Short task:
Copy out everything from the line containing "Comparing [92,90] to" down to the line containing "1.96 metres", both lines included, without changing anything. Leave any pictures out of your copy.
━━━━━ Material for this exercise
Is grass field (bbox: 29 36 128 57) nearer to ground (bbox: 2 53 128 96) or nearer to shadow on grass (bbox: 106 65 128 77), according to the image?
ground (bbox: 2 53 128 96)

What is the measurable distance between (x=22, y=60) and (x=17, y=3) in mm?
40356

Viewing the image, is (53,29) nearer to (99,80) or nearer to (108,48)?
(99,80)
━━━━━━━━━━
━━━━━ Material for this exercise
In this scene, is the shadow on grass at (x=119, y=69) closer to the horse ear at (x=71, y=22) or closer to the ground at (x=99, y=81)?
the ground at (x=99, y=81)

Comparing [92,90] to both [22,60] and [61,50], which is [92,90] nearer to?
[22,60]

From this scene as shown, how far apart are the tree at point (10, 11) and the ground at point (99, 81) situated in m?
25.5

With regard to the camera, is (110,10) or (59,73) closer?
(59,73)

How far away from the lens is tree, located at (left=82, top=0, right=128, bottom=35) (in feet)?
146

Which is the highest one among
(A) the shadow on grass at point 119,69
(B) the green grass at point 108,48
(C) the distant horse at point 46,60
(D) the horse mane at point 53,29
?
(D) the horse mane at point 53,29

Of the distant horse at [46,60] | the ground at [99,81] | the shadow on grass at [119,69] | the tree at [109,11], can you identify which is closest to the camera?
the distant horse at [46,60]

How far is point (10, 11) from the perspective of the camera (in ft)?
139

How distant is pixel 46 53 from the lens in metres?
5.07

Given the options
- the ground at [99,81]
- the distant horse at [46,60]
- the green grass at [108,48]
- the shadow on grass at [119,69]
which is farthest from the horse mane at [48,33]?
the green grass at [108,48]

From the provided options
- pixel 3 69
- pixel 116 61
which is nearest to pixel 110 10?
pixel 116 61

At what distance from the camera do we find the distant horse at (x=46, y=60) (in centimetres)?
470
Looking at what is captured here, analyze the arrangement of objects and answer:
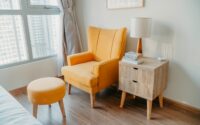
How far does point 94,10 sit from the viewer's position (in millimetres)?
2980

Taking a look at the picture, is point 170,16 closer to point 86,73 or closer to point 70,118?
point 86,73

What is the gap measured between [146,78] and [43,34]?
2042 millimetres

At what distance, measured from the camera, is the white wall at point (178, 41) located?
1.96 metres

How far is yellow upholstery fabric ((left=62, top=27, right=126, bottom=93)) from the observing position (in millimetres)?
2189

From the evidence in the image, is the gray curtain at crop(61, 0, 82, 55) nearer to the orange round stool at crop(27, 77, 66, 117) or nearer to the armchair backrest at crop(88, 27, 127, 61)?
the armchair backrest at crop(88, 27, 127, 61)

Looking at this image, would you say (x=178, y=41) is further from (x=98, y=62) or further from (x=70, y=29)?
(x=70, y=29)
━━━━━━━━━━
━━━━━ Material for this exercise
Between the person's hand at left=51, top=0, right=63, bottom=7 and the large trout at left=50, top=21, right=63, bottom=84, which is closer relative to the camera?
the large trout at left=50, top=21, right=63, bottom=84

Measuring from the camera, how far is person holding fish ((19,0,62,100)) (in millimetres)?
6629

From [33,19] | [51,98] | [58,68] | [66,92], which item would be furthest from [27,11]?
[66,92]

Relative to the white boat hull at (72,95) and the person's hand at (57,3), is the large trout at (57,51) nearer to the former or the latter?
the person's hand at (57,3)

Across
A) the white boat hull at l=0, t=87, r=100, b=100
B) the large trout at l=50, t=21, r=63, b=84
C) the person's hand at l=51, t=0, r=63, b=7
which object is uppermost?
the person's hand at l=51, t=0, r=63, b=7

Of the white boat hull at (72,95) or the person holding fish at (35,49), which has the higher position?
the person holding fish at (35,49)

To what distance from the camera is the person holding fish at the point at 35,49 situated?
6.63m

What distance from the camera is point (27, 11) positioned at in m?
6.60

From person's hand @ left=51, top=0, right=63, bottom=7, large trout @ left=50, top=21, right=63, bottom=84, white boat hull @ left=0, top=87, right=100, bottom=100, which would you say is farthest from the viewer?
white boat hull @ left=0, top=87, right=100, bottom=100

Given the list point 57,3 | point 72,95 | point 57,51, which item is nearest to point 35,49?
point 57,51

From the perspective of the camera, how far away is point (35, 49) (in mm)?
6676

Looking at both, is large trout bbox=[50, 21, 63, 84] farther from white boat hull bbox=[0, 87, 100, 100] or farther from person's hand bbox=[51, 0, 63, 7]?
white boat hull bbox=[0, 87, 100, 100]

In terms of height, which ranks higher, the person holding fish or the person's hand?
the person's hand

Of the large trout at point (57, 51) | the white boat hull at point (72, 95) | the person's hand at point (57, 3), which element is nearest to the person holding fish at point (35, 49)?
━━━━━━━━━━
Worked solution:
Comparing [92,90] to both [22,60] and [61,50], which is [92,90] nearer to?
[22,60]

From this scene as shown, how far apart are the tree at point (10, 11) and the ground at point (99, 81) situated in m?
25.5

With regard to the camera, is (110,10) or (59,73) closer?
(59,73)

How far away from the lens is tree, located at (left=82, top=0, right=128, bottom=35) (in feet)?
146

Which is the highest one among
(A) the shadow on grass at point 119,69
(B) the green grass at point 108,48
(C) the distant horse at point 46,60
(D) the horse mane at point 53,29
?
(D) the horse mane at point 53,29

Of the distant horse at [46,60] | the ground at [99,81] | the shadow on grass at [119,69] | the tree at [109,11], can you identify which is closest to the camera?
the distant horse at [46,60]

How far is point (10, 11) from the perspective of the camera (in ft)?
139

How distant is pixel 46 53 from the lens in metres?
5.07

Given the options
- the ground at [99,81]
- the distant horse at [46,60]
- the green grass at [108,48]
- the shadow on grass at [119,69]
which is farthest from the horse mane at [48,33]?
the green grass at [108,48]

From the provided options
- pixel 3 69
- pixel 116 61
which is nearest to pixel 110 10?
pixel 116 61

At what distance from the camera do we find the distant horse at (x=46, y=60) (in centimetres)?
470
Looking at what is captured here, analyze the arrangement of objects and answer:
How far does point 94,10 sit from the viewer's position (in millimetres)?
2980

Taking a look at the picture, is point 170,16 closer to point 86,73 or closer to point 70,118?
point 86,73

What is the gap measured between [146,78] and [43,34]?
2042 millimetres

At what distance, measured from the camera, is the white wall at point (178, 41) located?
1.96 metres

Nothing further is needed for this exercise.